--- Task prompt ---
Update the records below by replacing every occurrence of "dirt path" with "gravel trail", leaving everything else unchanged.

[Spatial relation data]
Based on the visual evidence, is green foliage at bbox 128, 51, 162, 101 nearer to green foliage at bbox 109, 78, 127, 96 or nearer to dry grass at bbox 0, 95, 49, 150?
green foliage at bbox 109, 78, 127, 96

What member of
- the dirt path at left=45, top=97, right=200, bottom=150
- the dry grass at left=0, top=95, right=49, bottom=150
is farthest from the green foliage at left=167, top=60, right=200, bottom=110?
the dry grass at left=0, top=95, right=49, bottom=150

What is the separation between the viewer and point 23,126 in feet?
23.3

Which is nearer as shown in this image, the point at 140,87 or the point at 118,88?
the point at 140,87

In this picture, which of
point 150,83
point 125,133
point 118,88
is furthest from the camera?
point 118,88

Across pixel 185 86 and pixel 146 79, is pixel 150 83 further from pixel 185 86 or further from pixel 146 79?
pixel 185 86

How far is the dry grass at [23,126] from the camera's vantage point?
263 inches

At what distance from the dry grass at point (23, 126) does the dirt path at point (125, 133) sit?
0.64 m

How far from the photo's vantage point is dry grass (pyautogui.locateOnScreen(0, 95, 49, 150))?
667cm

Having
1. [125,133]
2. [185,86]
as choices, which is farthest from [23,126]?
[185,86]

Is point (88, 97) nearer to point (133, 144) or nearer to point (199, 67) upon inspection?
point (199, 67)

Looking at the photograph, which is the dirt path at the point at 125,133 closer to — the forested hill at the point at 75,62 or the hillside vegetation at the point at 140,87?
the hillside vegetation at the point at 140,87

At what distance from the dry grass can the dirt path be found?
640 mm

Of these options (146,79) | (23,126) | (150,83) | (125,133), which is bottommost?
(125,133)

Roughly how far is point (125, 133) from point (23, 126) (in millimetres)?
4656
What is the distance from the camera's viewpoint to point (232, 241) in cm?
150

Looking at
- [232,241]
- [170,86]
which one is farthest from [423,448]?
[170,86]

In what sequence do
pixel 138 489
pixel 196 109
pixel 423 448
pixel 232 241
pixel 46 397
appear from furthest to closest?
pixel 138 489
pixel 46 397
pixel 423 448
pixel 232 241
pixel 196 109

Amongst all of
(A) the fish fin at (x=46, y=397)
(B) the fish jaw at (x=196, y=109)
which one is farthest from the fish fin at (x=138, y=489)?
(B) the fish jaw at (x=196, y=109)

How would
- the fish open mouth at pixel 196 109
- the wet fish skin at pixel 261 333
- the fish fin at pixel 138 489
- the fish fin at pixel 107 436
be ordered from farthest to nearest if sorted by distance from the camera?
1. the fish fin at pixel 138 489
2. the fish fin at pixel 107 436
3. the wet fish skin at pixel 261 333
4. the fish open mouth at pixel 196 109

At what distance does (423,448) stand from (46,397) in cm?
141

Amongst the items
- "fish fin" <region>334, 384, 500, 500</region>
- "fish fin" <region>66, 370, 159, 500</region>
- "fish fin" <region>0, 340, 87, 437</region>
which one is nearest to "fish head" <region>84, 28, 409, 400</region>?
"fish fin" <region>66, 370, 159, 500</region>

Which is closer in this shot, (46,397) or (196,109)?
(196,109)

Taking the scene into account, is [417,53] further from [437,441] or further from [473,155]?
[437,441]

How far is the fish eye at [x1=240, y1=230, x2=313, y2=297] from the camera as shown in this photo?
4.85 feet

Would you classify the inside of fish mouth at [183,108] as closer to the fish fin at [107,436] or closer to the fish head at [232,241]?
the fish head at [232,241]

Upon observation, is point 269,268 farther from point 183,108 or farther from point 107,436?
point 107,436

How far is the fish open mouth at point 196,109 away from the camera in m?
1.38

--- Written solution ---
Based on the visual evidence, is green foliage at bbox 128, 51, 162, 101 nearer to green foliage at bbox 109, 78, 127, 96 or nearer to dry grass at bbox 0, 95, 49, 150?
green foliage at bbox 109, 78, 127, 96

What member of
- the gravel trail at left=45, top=97, right=200, bottom=150
- the dry grass at left=0, top=95, right=49, bottom=150
is farthest from the green foliage at left=167, top=60, right=200, bottom=110?
the dry grass at left=0, top=95, right=49, bottom=150

What is the separation between the viewer and point 23,126 in feet?
23.3

Which is nearer as shown in this image, the point at 140,87 or the point at 118,88?
the point at 140,87

In this picture, which of
point 150,83
point 125,133
point 118,88
is furthest from the camera?
point 118,88

Across pixel 185 86 and pixel 146 79, is pixel 150 83 further from pixel 185 86 or further from pixel 146 79?
pixel 185 86

How far is the dry grass at [23,126] from the camera's vantage point?
263 inches

At what distance from the dry grass at point (23, 126) does the gravel trail at point (125, 133) sit?
0.64 m

How far from the photo's vantage point is dry grass (pyautogui.locateOnScreen(0, 95, 49, 150))?
667cm

Having
1. [125,133]
2. [185,86]
as choices, which is farthest from [23,126]?
[185,86]

Is point (88, 97) nearer to point (133, 144) or nearer to point (199, 67) upon inspection?
point (199, 67)

Looking at the photograph, which is the gravel trail at the point at 125,133 closer to — the forested hill at the point at 75,62 or the hillside vegetation at the point at 140,87?
the hillside vegetation at the point at 140,87

At what distance from the dry grass can the gravel trail be found?
640 mm

Of these options (146,79) | (23,126) | (150,83) | (125,133), which is bottommost?
(125,133)

Roughly how far is point (125, 133) from point (23, 126) (in millimetres)?
4656
What is the distance from the camera's viewpoint to point (232, 241) in cm?
150

Looking at
- [232,241]
- [170,86]
which one is farthest from [423,448]?
[170,86]

In what sequence do
pixel 138 489
pixel 196 109
pixel 423 448
pixel 232 241
pixel 46 397
appear from furthest to closest?
pixel 138 489
pixel 46 397
pixel 423 448
pixel 232 241
pixel 196 109

Amongst all of
(A) the fish fin at (x=46, y=397)
(B) the fish jaw at (x=196, y=109)
which one is farthest from the fish fin at (x=138, y=489)?
(B) the fish jaw at (x=196, y=109)

How would
- the fish open mouth at pixel 196 109
- the wet fish skin at pixel 261 333
- the fish fin at pixel 138 489
- the fish fin at pixel 107 436
be ordered from farthest to nearest if sorted by distance from the camera?
1. the fish fin at pixel 138 489
2. the fish fin at pixel 107 436
3. the wet fish skin at pixel 261 333
4. the fish open mouth at pixel 196 109

At what distance does (423,448) stand from (46,397) in cm?
141

Amongst the items
- "fish fin" <region>334, 384, 500, 500</region>
- "fish fin" <region>66, 370, 159, 500</region>
- "fish fin" <region>0, 340, 87, 437</region>
which one is nearest to "fish head" <region>84, 28, 409, 400</region>?
"fish fin" <region>66, 370, 159, 500</region>

Which is closer in this shot, (46,397) or (196,109)?
(196,109)

Taking the scene into account, is [417,53] further from [437,441] or further from [473,155]?
[437,441]

How far is the fish eye at [x1=240, y1=230, x2=313, y2=297] from the camera as shown in this photo?
4.85 feet

Would you classify the inside of fish mouth at [183,108] as closer to the fish fin at [107,436] or closer to the fish head at [232,241]?
the fish head at [232,241]

Upon observation, is point 269,268 farther from point 183,108 or farther from point 107,436?
point 107,436

How far is the fish open mouth at point 196,109 away from the camera in m?
1.38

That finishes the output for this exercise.